- **Aufgeführte Datensätze**:
——

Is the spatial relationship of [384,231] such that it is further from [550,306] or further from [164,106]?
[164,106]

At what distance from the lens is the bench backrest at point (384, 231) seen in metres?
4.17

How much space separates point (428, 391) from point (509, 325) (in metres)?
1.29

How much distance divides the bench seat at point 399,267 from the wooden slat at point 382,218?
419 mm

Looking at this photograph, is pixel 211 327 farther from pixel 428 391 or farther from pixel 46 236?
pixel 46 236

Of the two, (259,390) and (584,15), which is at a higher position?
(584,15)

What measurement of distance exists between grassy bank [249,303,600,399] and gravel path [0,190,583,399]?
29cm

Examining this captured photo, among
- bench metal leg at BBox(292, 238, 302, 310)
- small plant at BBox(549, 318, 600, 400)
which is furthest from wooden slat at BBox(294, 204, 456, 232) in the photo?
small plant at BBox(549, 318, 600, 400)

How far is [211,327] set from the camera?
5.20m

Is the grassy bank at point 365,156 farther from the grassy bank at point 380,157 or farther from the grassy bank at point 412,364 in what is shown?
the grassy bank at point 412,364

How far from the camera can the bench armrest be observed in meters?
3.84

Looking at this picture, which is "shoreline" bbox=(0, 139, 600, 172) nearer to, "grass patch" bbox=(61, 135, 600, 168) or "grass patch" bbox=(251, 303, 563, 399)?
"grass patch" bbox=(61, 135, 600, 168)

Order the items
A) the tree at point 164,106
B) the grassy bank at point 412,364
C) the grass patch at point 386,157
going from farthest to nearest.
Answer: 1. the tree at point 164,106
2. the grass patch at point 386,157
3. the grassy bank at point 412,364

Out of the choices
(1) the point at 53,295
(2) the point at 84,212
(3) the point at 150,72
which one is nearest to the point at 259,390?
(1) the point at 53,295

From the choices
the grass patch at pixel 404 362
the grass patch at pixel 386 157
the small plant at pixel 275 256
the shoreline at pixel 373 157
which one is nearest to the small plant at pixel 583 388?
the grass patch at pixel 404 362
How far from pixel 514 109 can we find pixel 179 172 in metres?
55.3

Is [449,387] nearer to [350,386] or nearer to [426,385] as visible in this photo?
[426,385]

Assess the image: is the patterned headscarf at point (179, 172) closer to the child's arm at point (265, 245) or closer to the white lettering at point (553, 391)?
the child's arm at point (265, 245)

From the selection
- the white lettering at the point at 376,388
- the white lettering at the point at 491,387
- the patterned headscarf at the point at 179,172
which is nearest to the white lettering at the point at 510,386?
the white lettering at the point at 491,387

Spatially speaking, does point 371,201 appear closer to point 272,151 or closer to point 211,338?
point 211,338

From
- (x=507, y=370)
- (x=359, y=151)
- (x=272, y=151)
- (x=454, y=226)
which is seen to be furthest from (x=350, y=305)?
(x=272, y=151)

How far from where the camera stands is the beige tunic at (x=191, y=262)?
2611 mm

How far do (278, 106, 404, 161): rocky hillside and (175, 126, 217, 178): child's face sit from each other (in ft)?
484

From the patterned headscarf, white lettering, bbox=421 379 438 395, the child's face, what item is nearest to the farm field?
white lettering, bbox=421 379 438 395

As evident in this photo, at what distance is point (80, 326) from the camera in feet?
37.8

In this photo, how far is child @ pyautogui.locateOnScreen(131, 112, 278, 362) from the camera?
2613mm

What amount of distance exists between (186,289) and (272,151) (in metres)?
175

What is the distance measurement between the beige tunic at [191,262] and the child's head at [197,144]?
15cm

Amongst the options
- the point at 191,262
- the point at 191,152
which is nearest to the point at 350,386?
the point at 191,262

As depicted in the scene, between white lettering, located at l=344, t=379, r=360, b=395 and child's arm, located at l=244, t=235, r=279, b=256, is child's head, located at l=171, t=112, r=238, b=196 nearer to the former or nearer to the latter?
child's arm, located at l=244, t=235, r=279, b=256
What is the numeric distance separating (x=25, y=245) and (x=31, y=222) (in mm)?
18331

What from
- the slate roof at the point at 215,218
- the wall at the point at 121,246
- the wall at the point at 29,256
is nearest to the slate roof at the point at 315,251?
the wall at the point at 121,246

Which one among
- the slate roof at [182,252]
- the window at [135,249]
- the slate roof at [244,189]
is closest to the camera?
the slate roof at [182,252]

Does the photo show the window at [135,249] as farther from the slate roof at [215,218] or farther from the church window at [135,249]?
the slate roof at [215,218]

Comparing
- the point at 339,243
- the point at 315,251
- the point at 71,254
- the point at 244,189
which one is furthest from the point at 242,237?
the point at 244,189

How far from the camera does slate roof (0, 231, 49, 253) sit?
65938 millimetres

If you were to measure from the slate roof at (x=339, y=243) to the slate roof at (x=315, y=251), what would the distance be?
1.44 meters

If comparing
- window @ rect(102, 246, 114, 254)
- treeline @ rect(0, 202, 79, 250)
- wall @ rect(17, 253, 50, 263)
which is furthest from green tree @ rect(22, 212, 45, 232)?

——

- **Aufgabenbeschreibung**:
Schreibe alle Datensätze oben noch einmal ab und ersetze darin „gravel path“ durch „stone path“. Alles Übrige bleibt unverändert.

- **Richtige Lösung**:
Is the spatial relationship of [384,231] such that it is further from [550,306] or further from [164,106]?
[164,106]

At what distance from the lens is the bench backrest at point (384, 231) seen in metres?
4.17

How much space separates point (428, 391) from point (509, 325) (in metres)?
1.29

How much distance divides the bench seat at point 399,267 from the wooden slat at point 382,218?
419 mm

Looking at this photograph, is pixel 211 327 farther from pixel 428 391 or farther from pixel 46 236?
pixel 46 236

Of the two, (259,390) and (584,15), which is at a higher position?
(584,15)

What measurement of distance exists between grassy bank [249,303,600,399] and stone path [0,190,583,399]?
29cm

Examining this captured photo, among
- bench metal leg at BBox(292, 238, 302, 310)
- small plant at BBox(549, 318, 600, 400)
which is furthest from wooden slat at BBox(294, 204, 456, 232) in the photo?
small plant at BBox(549, 318, 600, 400)

How far is [211,327] set from the camera?
5.20m

Is the grassy bank at point 365,156 farther from the grassy bank at point 380,157 or farther from the grassy bank at point 412,364 in what is shown?
the grassy bank at point 412,364

How far from the camera can the bench armrest be observed in meters?
3.84

Looking at this picture, which is "shoreline" bbox=(0, 139, 600, 172) nearer to, "grass patch" bbox=(61, 135, 600, 168) or "grass patch" bbox=(251, 303, 563, 399)?
"grass patch" bbox=(61, 135, 600, 168)

Order the items
A) the tree at point 164,106
B) the grassy bank at point 412,364
C) the grass patch at point 386,157
going from farthest to nearest.
Answer: 1. the tree at point 164,106
2. the grass patch at point 386,157
3. the grassy bank at point 412,364

Out of the choices
(1) the point at 53,295
(2) the point at 84,212
(3) the point at 150,72
which one is nearest to the point at 259,390?
(1) the point at 53,295

From the choices
the grass patch at pixel 404 362
the grass patch at pixel 386 157
the small plant at pixel 275 256
the shoreline at pixel 373 157
which one is nearest to the small plant at pixel 583 388?
the grass patch at pixel 404 362
How far from pixel 514 109 can we find pixel 179 172 in metres?
55.3

Is [449,387] nearer to [350,386] or nearer to [426,385] as visible in this photo?
[426,385]

Assess the image: is the patterned headscarf at point (179, 172) closer to the child's arm at point (265, 245) or closer to the white lettering at point (553, 391)?
the child's arm at point (265, 245)

From the selection
- the white lettering at the point at 376,388
- the white lettering at the point at 491,387
- the patterned headscarf at the point at 179,172
which is nearest to the white lettering at the point at 510,386?
the white lettering at the point at 491,387

Spatially speaking, does point 371,201 appear closer to point 272,151 or closer to point 211,338?
point 211,338

From
- (x=507, y=370)
- (x=359, y=151)
- (x=272, y=151)
- (x=454, y=226)
which is seen to be furthest from (x=350, y=305)?
(x=272, y=151)

How far from where the camera stands is the beige tunic at (x=191, y=262)?
2611 mm

How far do (278, 106, 404, 161): rocky hillside and (175, 126, 217, 178): child's face sit from each other (in ft)?
484

From the patterned headscarf, white lettering, bbox=421 379 438 395, the child's face, what item is nearest to the farm field?
white lettering, bbox=421 379 438 395

As evident in this photo, at what distance is point (80, 326) from the camera in feet?
37.8

In this photo, how far is child @ pyautogui.locateOnScreen(131, 112, 278, 362) from the camera?
2613mm

What amount of distance exists between (186,289) and (272,151) (in metres)?
175

What is the distance measurement between the beige tunic at [191,262] and the child's head at [197,144]?
15cm

Amongst the options
- the point at 191,262
- the point at 191,152
which is nearest to the point at 350,386?
the point at 191,262

As depicted in the scene, between white lettering, located at l=344, t=379, r=360, b=395 and child's arm, located at l=244, t=235, r=279, b=256, is child's head, located at l=171, t=112, r=238, b=196 nearer to the former or nearer to the latter?
child's arm, located at l=244, t=235, r=279, b=256
What is the numeric distance separating (x=25, y=245) and (x=31, y=222) (in mm)?
18331

What from
- the slate roof at the point at 215,218
- the wall at the point at 121,246
- the wall at the point at 29,256
is nearest to the slate roof at the point at 315,251?
the wall at the point at 121,246

Which one among
- the slate roof at [182,252]
- the window at [135,249]
- the slate roof at [244,189]
is closest to the camera?
the slate roof at [182,252]

Does the photo show the window at [135,249] as farther from the slate roof at [215,218] or farther from the church window at [135,249]?
the slate roof at [215,218]

Comparing
- the point at 339,243
- the point at 315,251
- the point at 71,254
- the point at 244,189
which one is furthest from the point at 242,237?
the point at 244,189

How far from the camera does slate roof (0, 231, 49, 253) sit?
65938 millimetres

If you were to measure from the slate roof at (x=339, y=243) to the slate roof at (x=315, y=251), what would the distance be?
1.44 meters

If comparing
- window @ rect(102, 246, 114, 254)
- treeline @ rect(0, 202, 79, 250)
- wall @ rect(17, 253, 50, 263)
which is furthest from green tree @ rect(22, 212, 45, 232)?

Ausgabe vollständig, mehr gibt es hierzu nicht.